Other Similar Tools Worth Knowing About
This category is moving fast, and a few adjacent tools are worth a mention if you're evaluating the space broadly:
- Sourcegraph Cody - a commercial code-intelligence and search platform with its own context-fetching approach, more IDE/enterprise-oriented than a pure MCP server.
- Aider's repo map - a lighter-weight, built-in Tree-sitter-based repo summarization feature inside the Aider CLI coding assistant, useful if you don't want a separate tool to install.
- Cursor's built-in codebase indexing - proprietary, cloud-assisted embedding index baked into the Cursor IDE itself; convenient but not portable across other agents.
- GitHub Copilot workspace context - GitHub's own evolving context system for Copilot, tightly coupled to the GitHub ecosystem.
None of these are drop-in MCP servers in the same sense as the three tools above, but they're the natural comparison points if your evaluation criteria include "works without any extra install" versus "purpose-built external graph."
FAQ
Is code-review-graph, Graphify, or codebase-memory-mcp free and open-source?

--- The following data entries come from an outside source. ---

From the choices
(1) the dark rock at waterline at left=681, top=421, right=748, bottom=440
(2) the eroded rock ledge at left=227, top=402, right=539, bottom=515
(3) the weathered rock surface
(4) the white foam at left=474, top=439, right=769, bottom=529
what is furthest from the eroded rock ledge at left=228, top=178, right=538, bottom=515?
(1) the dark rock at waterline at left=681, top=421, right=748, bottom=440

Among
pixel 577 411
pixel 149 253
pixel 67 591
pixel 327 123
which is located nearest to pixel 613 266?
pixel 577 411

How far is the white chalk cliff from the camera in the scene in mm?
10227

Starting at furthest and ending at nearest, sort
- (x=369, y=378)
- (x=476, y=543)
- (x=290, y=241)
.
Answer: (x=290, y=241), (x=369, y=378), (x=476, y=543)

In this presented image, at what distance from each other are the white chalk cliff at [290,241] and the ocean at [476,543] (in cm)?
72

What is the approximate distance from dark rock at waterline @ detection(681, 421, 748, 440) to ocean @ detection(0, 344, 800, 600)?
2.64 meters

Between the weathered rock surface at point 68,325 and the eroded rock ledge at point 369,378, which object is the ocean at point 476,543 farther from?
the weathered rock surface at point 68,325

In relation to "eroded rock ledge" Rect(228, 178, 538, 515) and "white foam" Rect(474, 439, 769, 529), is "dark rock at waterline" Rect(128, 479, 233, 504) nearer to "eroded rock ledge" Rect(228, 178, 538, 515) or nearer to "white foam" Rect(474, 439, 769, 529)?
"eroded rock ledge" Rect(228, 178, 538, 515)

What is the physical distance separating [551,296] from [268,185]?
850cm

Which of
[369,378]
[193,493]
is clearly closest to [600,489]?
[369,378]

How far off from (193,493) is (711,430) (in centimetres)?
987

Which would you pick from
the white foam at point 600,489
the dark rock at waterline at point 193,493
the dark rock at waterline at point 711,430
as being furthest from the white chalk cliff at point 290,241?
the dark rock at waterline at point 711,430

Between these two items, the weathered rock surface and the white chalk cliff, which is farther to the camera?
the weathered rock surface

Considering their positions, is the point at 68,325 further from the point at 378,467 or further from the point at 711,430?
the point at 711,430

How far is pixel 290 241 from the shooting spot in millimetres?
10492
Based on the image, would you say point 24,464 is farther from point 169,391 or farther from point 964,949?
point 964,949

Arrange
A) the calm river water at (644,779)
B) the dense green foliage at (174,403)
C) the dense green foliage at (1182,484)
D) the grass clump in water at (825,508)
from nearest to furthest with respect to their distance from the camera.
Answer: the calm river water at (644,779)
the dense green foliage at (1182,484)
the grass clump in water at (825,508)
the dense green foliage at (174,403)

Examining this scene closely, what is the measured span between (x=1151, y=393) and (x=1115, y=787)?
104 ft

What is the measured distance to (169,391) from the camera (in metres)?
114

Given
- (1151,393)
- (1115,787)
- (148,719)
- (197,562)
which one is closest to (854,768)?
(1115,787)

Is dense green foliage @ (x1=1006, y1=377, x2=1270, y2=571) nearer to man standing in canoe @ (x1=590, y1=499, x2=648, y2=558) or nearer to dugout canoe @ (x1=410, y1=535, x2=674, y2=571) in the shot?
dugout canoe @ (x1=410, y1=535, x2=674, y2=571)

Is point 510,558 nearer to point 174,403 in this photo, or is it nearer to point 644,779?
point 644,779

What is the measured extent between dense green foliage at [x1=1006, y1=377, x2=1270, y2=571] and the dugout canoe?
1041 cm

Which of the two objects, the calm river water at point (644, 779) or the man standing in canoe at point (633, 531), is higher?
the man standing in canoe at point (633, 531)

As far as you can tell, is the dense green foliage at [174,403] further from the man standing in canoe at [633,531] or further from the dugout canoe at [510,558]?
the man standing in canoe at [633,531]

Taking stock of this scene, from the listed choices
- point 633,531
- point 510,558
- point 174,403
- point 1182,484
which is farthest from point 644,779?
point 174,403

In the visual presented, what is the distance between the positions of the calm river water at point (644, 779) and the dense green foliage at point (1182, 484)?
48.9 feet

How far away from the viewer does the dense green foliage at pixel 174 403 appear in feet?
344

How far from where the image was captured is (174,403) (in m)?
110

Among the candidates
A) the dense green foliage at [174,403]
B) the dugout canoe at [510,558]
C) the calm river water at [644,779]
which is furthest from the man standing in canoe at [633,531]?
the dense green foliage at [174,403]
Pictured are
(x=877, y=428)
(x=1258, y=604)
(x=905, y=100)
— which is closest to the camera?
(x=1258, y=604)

Yes - all three are MIT-licensed and free. Graphify's parent company, graphifylabs.ai, layers an optional paid enterprise tier (unlimited scale, team graphs, SSO) on top of the open-source core; the other two are fully open-source with no paid tier as of writing.
Do these tools send my code to the cloud?

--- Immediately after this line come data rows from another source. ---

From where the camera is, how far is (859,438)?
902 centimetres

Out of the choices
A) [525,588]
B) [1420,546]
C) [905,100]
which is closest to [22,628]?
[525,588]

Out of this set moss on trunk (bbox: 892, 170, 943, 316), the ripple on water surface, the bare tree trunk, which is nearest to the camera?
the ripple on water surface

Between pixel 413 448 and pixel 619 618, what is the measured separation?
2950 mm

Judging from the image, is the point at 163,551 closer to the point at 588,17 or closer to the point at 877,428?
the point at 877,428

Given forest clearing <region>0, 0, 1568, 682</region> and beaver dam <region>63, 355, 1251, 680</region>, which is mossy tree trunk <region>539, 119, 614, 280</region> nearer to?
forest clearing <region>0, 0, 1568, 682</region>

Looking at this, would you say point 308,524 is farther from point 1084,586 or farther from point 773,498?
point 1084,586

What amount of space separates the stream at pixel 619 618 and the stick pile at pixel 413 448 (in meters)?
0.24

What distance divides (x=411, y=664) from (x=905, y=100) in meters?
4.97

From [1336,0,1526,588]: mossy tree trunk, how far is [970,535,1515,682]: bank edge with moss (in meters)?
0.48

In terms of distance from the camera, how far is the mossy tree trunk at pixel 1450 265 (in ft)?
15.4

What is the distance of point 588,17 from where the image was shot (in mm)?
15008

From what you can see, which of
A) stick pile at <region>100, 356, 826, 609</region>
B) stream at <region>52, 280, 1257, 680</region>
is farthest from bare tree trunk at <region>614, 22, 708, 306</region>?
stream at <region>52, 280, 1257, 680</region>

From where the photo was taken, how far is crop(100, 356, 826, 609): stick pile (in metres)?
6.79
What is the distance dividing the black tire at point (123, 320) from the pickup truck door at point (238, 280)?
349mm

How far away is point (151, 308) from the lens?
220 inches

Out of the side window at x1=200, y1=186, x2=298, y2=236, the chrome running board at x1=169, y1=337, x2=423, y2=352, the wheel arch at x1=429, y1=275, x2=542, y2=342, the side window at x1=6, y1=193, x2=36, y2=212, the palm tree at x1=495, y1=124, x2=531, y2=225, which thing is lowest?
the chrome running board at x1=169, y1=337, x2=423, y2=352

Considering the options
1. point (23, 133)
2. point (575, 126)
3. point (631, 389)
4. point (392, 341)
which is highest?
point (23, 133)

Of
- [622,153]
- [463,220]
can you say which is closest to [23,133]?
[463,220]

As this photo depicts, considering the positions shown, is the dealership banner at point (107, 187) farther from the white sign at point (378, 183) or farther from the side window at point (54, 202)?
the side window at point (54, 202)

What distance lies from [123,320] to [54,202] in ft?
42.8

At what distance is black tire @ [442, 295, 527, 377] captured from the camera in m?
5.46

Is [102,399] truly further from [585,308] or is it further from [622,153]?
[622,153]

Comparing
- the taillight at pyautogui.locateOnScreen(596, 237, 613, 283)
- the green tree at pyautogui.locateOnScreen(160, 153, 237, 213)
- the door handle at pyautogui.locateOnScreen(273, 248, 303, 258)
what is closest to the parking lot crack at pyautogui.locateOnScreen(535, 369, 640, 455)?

All three are local-first for code parsing - Tree-sitter/AST extraction runs on your machine with no API calls. Graphify's non-code ingestion (docs, PDFs, images, video) does route through your configured LLM backend unless you point it at a local Ollama instance.
Which one works best with Claude Code specifically?
All three ship first-class Claude Code integration (MCP config, hooks, and/or skills auto-installed). code-review-graph and codebase-memory-mcp both install PreToolUse hooks that nudge Claude Code toward graph queries instead of Grep/Glob; Graphify uses the /graphify slash-command pattern plus an optional MCP server.
Do I need to pick just one?
No. They expose different MCP tool names and don't conflict, so nothing stops you from running code-review-graph for PR reviews and codebase-memory-mcp as your always-on structural index, if your workflow benefits from both.
How often do GitHub star counts change for these projects?
Fast - this is a hot category as of mid-2026, with all three seeing meaningful weekly growth. Treat the numbers in this post as a snapshot and check each repo's live star count before quoting it elsewhere.
Final Verdict
If you're optimizing an AI-assisted development workflow around a JavaScript/React/Node stack - which is where most of my own production work lives - my honest recommendation is to start with code-review-graph for the PR review loop (it's the fastest path to a noticeably cheaper, more accurate review cycle), and evaluate codebase-memory-mcp if you outgrow it on a larger, more polyglot codebase where raw indexing speed and type-aware resolution start to matter. Graphify earns its spot if your team's real pain point is scattered documentation and tribal knowledge, not just source code.
All three are moving quickly, all three are MIT-licensed, and all three are solving a real problem that generic RAG and grep-based context simply can't: giving your AI coding agent a persistent, structural memory of your codebase instead of making it rediscover your architecture every single session.